Cash generated from operations was $82.5 million for the year ended December 31, 2000, compared with $91.8 million in 1999. The decrease in 2000 compared to the same period in 1999 was due primarily to lower net income and unfavorable changes in working capital, partially offset by higher distributions from our Standard Gypsum joint venture.

1999  2000 
Senior credit facility $140,000  $194,000
7 3/8% senior notes 198,691  198,791 
7.74% senior notes 82,750  66,200 
Other notes payable 4,913  9,081 
$426,354  $468,072

Our $400.0 million, five-year senior credit facility matures
in July 2002. We can use the facility to fund ongoing working capital needs and for general corporate purposes, including acquisitions.

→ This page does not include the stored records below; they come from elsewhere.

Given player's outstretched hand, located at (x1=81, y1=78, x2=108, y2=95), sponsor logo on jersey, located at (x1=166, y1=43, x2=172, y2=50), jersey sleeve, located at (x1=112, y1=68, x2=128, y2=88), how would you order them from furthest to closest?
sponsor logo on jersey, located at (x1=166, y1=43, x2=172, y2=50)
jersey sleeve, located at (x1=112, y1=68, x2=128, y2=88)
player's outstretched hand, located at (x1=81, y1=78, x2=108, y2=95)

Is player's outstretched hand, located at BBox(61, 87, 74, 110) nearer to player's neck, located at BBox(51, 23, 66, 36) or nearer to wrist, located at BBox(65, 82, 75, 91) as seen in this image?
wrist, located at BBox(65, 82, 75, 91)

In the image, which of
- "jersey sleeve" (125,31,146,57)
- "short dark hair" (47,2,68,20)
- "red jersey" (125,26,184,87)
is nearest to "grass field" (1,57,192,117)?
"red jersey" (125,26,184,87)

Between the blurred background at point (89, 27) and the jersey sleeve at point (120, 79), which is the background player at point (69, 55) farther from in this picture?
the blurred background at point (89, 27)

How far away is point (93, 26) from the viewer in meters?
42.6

Interest under the facility is computed using our choice of: (a) the adjusted Eurodollar rate (as defined under the facility) plus a margin; or (b) the higher of (i) the federal funds rate plus one-half of 1% or (ii) the prime lending rate most recently announced by the administrative agent under the facility. At December 31, 2000, the interest margin above the adjusted Eurodollar rate was computed on the basis of our leverage ratio. On December 31, 2000, we had loans of $194.0 million outstanding under our senior credit facility compared to $140.0 million on December 31, 1999. For the years ended December 31, 2000 and 1999, the weighted average borrowings outstanding under the senior credit facility during such periods bore interest at 7.18% and 5.44%, respectively. The credit agreement relating to the facility contains certain restrictive covenants regarding, among other matters, the incurrence of additional indebtedness and the maintenance of a leverage ratio and an interest coverage ratio (as defined under the facility).

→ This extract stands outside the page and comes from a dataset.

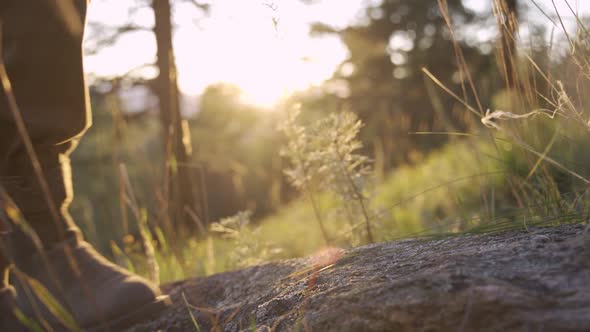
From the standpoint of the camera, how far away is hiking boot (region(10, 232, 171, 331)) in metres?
1.26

In September 2000 and February 2001, we completed amendments to the senior credit facility that, among other things, increased the maximum permitted leverage ratio for the third and fourth quarters of 2000 and first quarter of 2001.

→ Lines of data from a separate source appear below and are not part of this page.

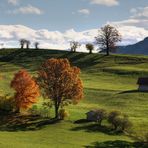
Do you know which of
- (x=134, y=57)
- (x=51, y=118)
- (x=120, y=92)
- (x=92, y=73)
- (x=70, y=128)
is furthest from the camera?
(x=134, y=57)

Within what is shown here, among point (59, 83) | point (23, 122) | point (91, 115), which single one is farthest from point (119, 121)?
point (23, 122)

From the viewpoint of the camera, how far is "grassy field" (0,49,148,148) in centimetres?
7594

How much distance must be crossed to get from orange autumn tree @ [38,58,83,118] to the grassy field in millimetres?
4529

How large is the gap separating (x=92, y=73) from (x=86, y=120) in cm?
7438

On October 1, 1992, we issued to an insurance company $82.75 million in aggregate principal amount of senior notes, which bear interest at a rate of 7.74% per annum, payable semiannually in April and October of each year. Our 7.74% senior notes mature October 8, 2004. On December 31, 2000, the aggregate outstanding principal balance under our 7.74% senior notes was $66.2 million. We are required to make a mandatory principal payment of $16.55 million under the 7.74% senior notes in October in each of the years 2000 to 2003, inclusive, with the remaining balance due at maturity. The agreement governing our 7.74% senior notes contains a leverage ratio covenant which we were in default of at December 31, 2000. We have obtained from the holder of our 7.74% senior notes a temporary waiver, effective until March 31, 2001, of the leverage ratio covenant for the fourth quarter of 2000.